- Extrait du texte
========

La venue à la Philharmonie de Paris pour trois concerts de l’Orchestre du Gewandhaus de Leipzig et de son directeur musical, Riccardo Chailly, était un événement très attendu. Comme les deux précédents, ce dernier concert était consacré à Richard Strauss et Mozart, une association intelligente quand on sait la passion du premier pour le second et que Richard Strauss a souvent dirigé l’Orchestre du Gewandhaus de Leipzig dans la musique de Mozart. Cette troisième soirée fut tout à fait exceptionnelle.
Ce concert débutait par un Mort et transfiguration tout simplement ébouriffant. Choisissant un tempo retenu, Riccardo Chailly installait dès les premières secondes de cette œuvre une véritable ambiance grâce à un pianissimo initial haletant et à des interventions des différents instruments solistes qui concouraient à créer une vraie fresque sonore. La suite du propos, toujours construit sur la longueur, s’apparentait au flux et au reflux d’une musique changeante. Les innombrables détails de cette pièce très finement orchestrée, sollicités par la direction passionnée et passionnante d’un Riccardo Chailly qui ne laisse rien au hasard, étaient tous audibles. Les cordes au son précis et soyeux, les rugissements des contrebasses (placées à jardin), les accords toujours précis et plaqués des cuivres, les traits des bois, parfois comme hallucinés, tout concourait à un véritable bonheur de chaque instant pour l’auditeur. Et les tutti déchaînés à plusieurs reprises par Riccardo Chailly, toujours construits sur une percussion puissante et précise, étaient véritablement fracassants mais sans jamais déclencher de saturation dans une salle décidément de grande qualité. Un début de concert stupéfiant !

========

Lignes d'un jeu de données
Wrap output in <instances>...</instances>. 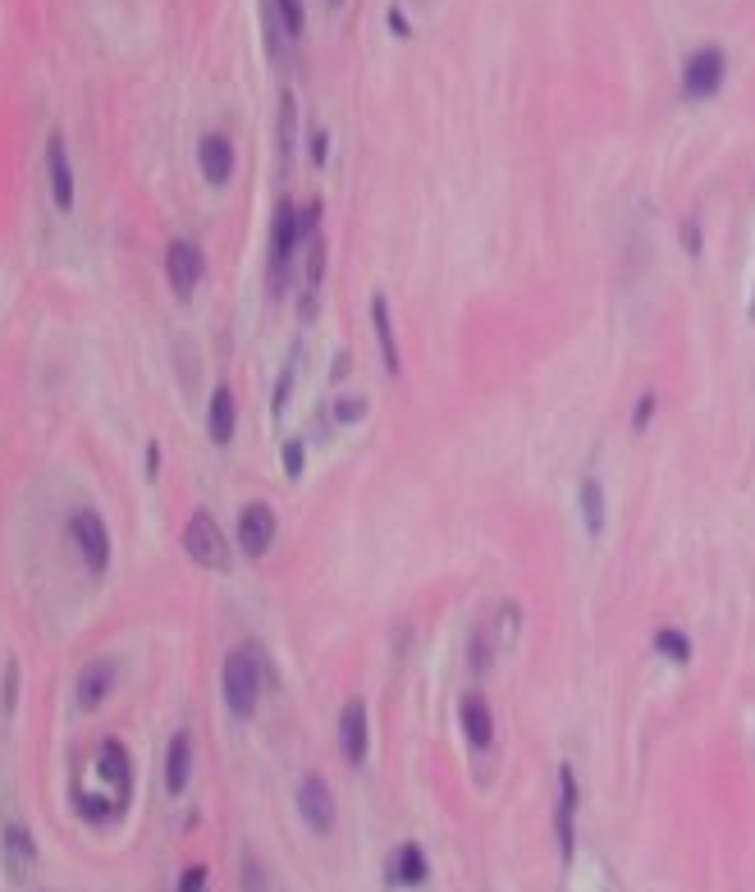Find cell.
Segmentation results:
<instances>
[{"mask_svg":"<svg viewBox=\"0 0 755 892\" xmlns=\"http://www.w3.org/2000/svg\"><path fill=\"white\" fill-rule=\"evenodd\" d=\"M367 742H371V723H367V705L362 700H348L344 714H339V751L348 764L367 760Z\"/></svg>","mask_w":755,"mask_h":892,"instance_id":"9c48e42d","label":"cell"},{"mask_svg":"<svg viewBox=\"0 0 755 892\" xmlns=\"http://www.w3.org/2000/svg\"><path fill=\"white\" fill-rule=\"evenodd\" d=\"M206 430H211V440L225 449L229 440H234V394H229L225 385L211 394V412H206Z\"/></svg>","mask_w":755,"mask_h":892,"instance_id":"ac0fdd59","label":"cell"},{"mask_svg":"<svg viewBox=\"0 0 755 892\" xmlns=\"http://www.w3.org/2000/svg\"><path fill=\"white\" fill-rule=\"evenodd\" d=\"M572 815H577V778H572V769H563L559 774V810H554V824H559V851L563 860H572Z\"/></svg>","mask_w":755,"mask_h":892,"instance_id":"9a60e30c","label":"cell"},{"mask_svg":"<svg viewBox=\"0 0 755 892\" xmlns=\"http://www.w3.org/2000/svg\"><path fill=\"white\" fill-rule=\"evenodd\" d=\"M46 174H51V197L60 211L74 206V170H69V147H65V133H51L46 138Z\"/></svg>","mask_w":755,"mask_h":892,"instance_id":"8fae6325","label":"cell"},{"mask_svg":"<svg viewBox=\"0 0 755 892\" xmlns=\"http://www.w3.org/2000/svg\"><path fill=\"white\" fill-rule=\"evenodd\" d=\"M472 673H490V632L486 627L472 636Z\"/></svg>","mask_w":755,"mask_h":892,"instance_id":"484cf974","label":"cell"},{"mask_svg":"<svg viewBox=\"0 0 755 892\" xmlns=\"http://www.w3.org/2000/svg\"><path fill=\"white\" fill-rule=\"evenodd\" d=\"M751 316H755V293H751Z\"/></svg>","mask_w":755,"mask_h":892,"instance_id":"836d02e7","label":"cell"},{"mask_svg":"<svg viewBox=\"0 0 755 892\" xmlns=\"http://www.w3.org/2000/svg\"><path fill=\"white\" fill-rule=\"evenodd\" d=\"M298 815L302 824L312 828V833H330L335 828V792H330V783L325 778H302L298 787Z\"/></svg>","mask_w":755,"mask_h":892,"instance_id":"52a82bcc","label":"cell"},{"mask_svg":"<svg viewBox=\"0 0 755 892\" xmlns=\"http://www.w3.org/2000/svg\"><path fill=\"white\" fill-rule=\"evenodd\" d=\"M723 78H728V55H723L719 46H701V51H691L687 65H682V97H691V101L714 97L723 87Z\"/></svg>","mask_w":755,"mask_h":892,"instance_id":"3957f363","label":"cell"},{"mask_svg":"<svg viewBox=\"0 0 755 892\" xmlns=\"http://www.w3.org/2000/svg\"><path fill=\"white\" fill-rule=\"evenodd\" d=\"M650 412H655V398H641V403H637V430L650 421Z\"/></svg>","mask_w":755,"mask_h":892,"instance_id":"1f68e13d","label":"cell"},{"mask_svg":"<svg viewBox=\"0 0 755 892\" xmlns=\"http://www.w3.org/2000/svg\"><path fill=\"white\" fill-rule=\"evenodd\" d=\"M202 275H206V261H202V252H197V243L174 238L170 248H165V280H170V289L179 293V298H193Z\"/></svg>","mask_w":755,"mask_h":892,"instance_id":"5b68a950","label":"cell"},{"mask_svg":"<svg viewBox=\"0 0 755 892\" xmlns=\"http://www.w3.org/2000/svg\"><path fill=\"white\" fill-rule=\"evenodd\" d=\"M371 325H376V344H380V357H385V366H389V376H399L403 371V362H399V339H394V321H389V302L380 298H371Z\"/></svg>","mask_w":755,"mask_h":892,"instance_id":"e0dca14e","label":"cell"},{"mask_svg":"<svg viewBox=\"0 0 755 892\" xmlns=\"http://www.w3.org/2000/svg\"><path fill=\"white\" fill-rule=\"evenodd\" d=\"M289 151H293V92H284L280 97V156L289 161Z\"/></svg>","mask_w":755,"mask_h":892,"instance_id":"cb8c5ba5","label":"cell"},{"mask_svg":"<svg viewBox=\"0 0 755 892\" xmlns=\"http://www.w3.org/2000/svg\"><path fill=\"white\" fill-rule=\"evenodd\" d=\"M389 879L394 883H421L426 879V856H421L417 842H408V847H399V856H394V870H389Z\"/></svg>","mask_w":755,"mask_h":892,"instance_id":"44dd1931","label":"cell"},{"mask_svg":"<svg viewBox=\"0 0 755 892\" xmlns=\"http://www.w3.org/2000/svg\"><path fill=\"white\" fill-rule=\"evenodd\" d=\"M275 540V513L270 504H248L238 513V549L248 554V559H261Z\"/></svg>","mask_w":755,"mask_h":892,"instance_id":"ba28073f","label":"cell"},{"mask_svg":"<svg viewBox=\"0 0 755 892\" xmlns=\"http://www.w3.org/2000/svg\"><path fill=\"white\" fill-rule=\"evenodd\" d=\"M69 540L78 545V554H83V563L92 572H106L110 563V536H106V522H101L97 513H74L69 517Z\"/></svg>","mask_w":755,"mask_h":892,"instance_id":"8992f818","label":"cell"},{"mask_svg":"<svg viewBox=\"0 0 755 892\" xmlns=\"http://www.w3.org/2000/svg\"><path fill=\"white\" fill-rule=\"evenodd\" d=\"M184 549H188V559H197L202 568L211 572H229V540L225 531H220V522L211 513H193V522H188L184 531Z\"/></svg>","mask_w":755,"mask_h":892,"instance_id":"7a4b0ae2","label":"cell"},{"mask_svg":"<svg viewBox=\"0 0 755 892\" xmlns=\"http://www.w3.org/2000/svg\"><path fill=\"white\" fill-rule=\"evenodd\" d=\"M330 5H339V0H330Z\"/></svg>","mask_w":755,"mask_h":892,"instance_id":"e575fe53","label":"cell"},{"mask_svg":"<svg viewBox=\"0 0 755 892\" xmlns=\"http://www.w3.org/2000/svg\"><path fill=\"white\" fill-rule=\"evenodd\" d=\"M14 691H19V668L10 664V673H5V710H14Z\"/></svg>","mask_w":755,"mask_h":892,"instance_id":"4dcf8cb0","label":"cell"},{"mask_svg":"<svg viewBox=\"0 0 755 892\" xmlns=\"http://www.w3.org/2000/svg\"><path fill=\"white\" fill-rule=\"evenodd\" d=\"M307 238V225H302V215L293 202H280L275 211V238H270V266H275V284L289 280V261L298 252V243Z\"/></svg>","mask_w":755,"mask_h":892,"instance_id":"277c9868","label":"cell"},{"mask_svg":"<svg viewBox=\"0 0 755 892\" xmlns=\"http://www.w3.org/2000/svg\"><path fill=\"white\" fill-rule=\"evenodd\" d=\"M243 892H266V870H261V860H257V851H243Z\"/></svg>","mask_w":755,"mask_h":892,"instance_id":"603a6c76","label":"cell"},{"mask_svg":"<svg viewBox=\"0 0 755 892\" xmlns=\"http://www.w3.org/2000/svg\"><path fill=\"white\" fill-rule=\"evenodd\" d=\"M179 892H206V865H188L184 879H179Z\"/></svg>","mask_w":755,"mask_h":892,"instance_id":"83f0119b","label":"cell"},{"mask_svg":"<svg viewBox=\"0 0 755 892\" xmlns=\"http://www.w3.org/2000/svg\"><path fill=\"white\" fill-rule=\"evenodd\" d=\"M655 650L664 659H673V664H687V659H691V641L678 632V627H659V632H655Z\"/></svg>","mask_w":755,"mask_h":892,"instance_id":"7402d4cb","label":"cell"},{"mask_svg":"<svg viewBox=\"0 0 755 892\" xmlns=\"http://www.w3.org/2000/svg\"><path fill=\"white\" fill-rule=\"evenodd\" d=\"M280 5V19H284V28H289V37H298L302 33V0H275Z\"/></svg>","mask_w":755,"mask_h":892,"instance_id":"4316f807","label":"cell"},{"mask_svg":"<svg viewBox=\"0 0 755 892\" xmlns=\"http://www.w3.org/2000/svg\"><path fill=\"white\" fill-rule=\"evenodd\" d=\"M197 161H202V174L211 188H225L229 174H234V142L225 133H206L202 147H197Z\"/></svg>","mask_w":755,"mask_h":892,"instance_id":"7c38bea8","label":"cell"},{"mask_svg":"<svg viewBox=\"0 0 755 892\" xmlns=\"http://www.w3.org/2000/svg\"><path fill=\"white\" fill-rule=\"evenodd\" d=\"M188 778H193V742H188V732H179L170 751H165V787H170V796L184 792Z\"/></svg>","mask_w":755,"mask_h":892,"instance_id":"2e32d148","label":"cell"},{"mask_svg":"<svg viewBox=\"0 0 755 892\" xmlns=\"http://www.w3.org/2000/svg\"><path fill=\"white\" fill-rule=\"evenodd\" d=\"M284 472L293 476V481H298L302 476V444L293 440V444H284Z\"/></svg>","mask_w":755,"mask_h":892,"instance_id":"f546056e","label":"cell"},{"mask_svg":"<svg viewBox=\"0 0 755 892\" xmlns=\"http://www.w3.org/2000/svg\"><path fill=\"white\" fill-rule=\"evenodd\" d=\"M335 417L339 421H362L367 417V398H344V403L335 408Z\"/></svg>","mask_w":755,"mask_h":892,"instance_id":"f1b7e54d","label":"cell"},{"mask_svg":"<svg viewBox=\"0 0 755 892\" xmlns=\"http://www.w3.org/2000/svg\"><path fill=\"white\" fill-rule=\"evenodd\" d=\"M97 774L115 787V810L129 806V787H133V760L119 742H101L97 751Z\"/></svg>","mask_w":755,"mask_h":892,"instance_id":"30bf717a","label":"cell"},{"mask_svg":"<svg viewBox=\"0 0 755 892\" xmlns=\"http://www.w3.org/2000/svg\"><path fill=\"white\" fill-rule=\"evenodd\" d=\"M110 687H115V664H110V659L87 664L83 678H78V705H83V710H97V705H106Z\"/></svg>","mask_w":755,"mask_h":892,"instance_id":"5bb4252c","label":"cell"},{"mask_svg":"<svg viewBox=\"0 0 755 892\" xmlns=\"http://www.w3.org/2000/svg\"><path fill=\"white\" fill-rule=\"evenodd\" d=\"M577 504H582L586 531H591V536H604V522H609V513H604V490H600V481H582V490H577Z\"/></svg>","mask_w":755,"mask_h":892,"instance_id":"d6986e66","label":"cell"},{"mask_svg":"<svg viewBox=\"0 0 755 892\" xmlns=\"http://www.w3.org/2000/svg\"><path fill=\"white\" fill-rule=\"evenodd\" d=\"M5 851H10L14 874H28V870H33L37 847H33V838H28V828H19V824L5 828Z\"/></svg>","mask_w":755,"mask_h":892,"instance_id":"ffe728a7","label":"cell"},{"mask_svg":"<svg viewBox=\"0 0 755 892\" xmlns=\"http://www.w3.org/2000/svg\"><path fill=\"white\" fill-rule=\"evenodd\" d=\"M261 682H266V655L257 645H243L225 659V705L238 719H252L261 700Z\"/></svg>","mask_w":755,"mask_h":892,"instance_id":"6da1fadb","label":"cell"},{"mask_svg":"<svg viewBox=\"0 0 755 892\" xmlns=\"http://www.w3.org/2000/svg\"><path fill=\"white\" fill-rule=\"evenodd\" d=\"M458 719H463L467 742H472L476 751H486V746L495 742V714H490V705L481 696H467L463 705H458Z\"/></svg>","mask_w":755,"mask_h":892,"instance_id":"4fadbf2b","label":"cell"},{"mask_svg":"<svg viewBox=\"0 0 755 892\" xmlns=\"http://www.w3.org/2000/svg\"><path fill=\"white\" fill-rule=\"evenodd\" d=\"M312 161H316V165L325 161V133H312Z\"/></svg>","mask_w":755,"mask_h":892,"instance_id":"d6a6232c","label":"cell"},{"mask_svg":"<svg viewBox=\"0 0 755 892\" xmlns=\"http://www.w3.org/2000/svg\"><path fill=\"white\" fill-rule=\"evenodd\" d=\"M298 357H302V353H293V357H289L280 389H275V398H270V408H275V412H284V403H289V389H293V380H298Z\"/></svg>","mask_w":755,"mask_h":892,"instance_id":"d4e9b609","label":"cell"}]
</instances>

========

- Consigne
Restituez mot pour mot, dans la critique du concert, tout ce qui va de « La venue à la » jusqu'à « à fait exceptionnelle. ».

- Réponse rédigée
La venue à la Philharmonie de Paris pour trois concerts de l’Orchestre du Gewandhaus de Leipzig et de son directeur musical, Riccardo Chailly, était un événement très attendu. Comme les deux précédents, ce dernier concert était consacré à Richard Strauss et Mozart, une association intelligente quand on sait la passion du premier pour le second et que Richard Strauss a souvent dirigé l’Orchestre du Gewandhaus de Leipzig dans la musique de Mozart. Cette troisième soirée fut tout à fait exceptionnelle.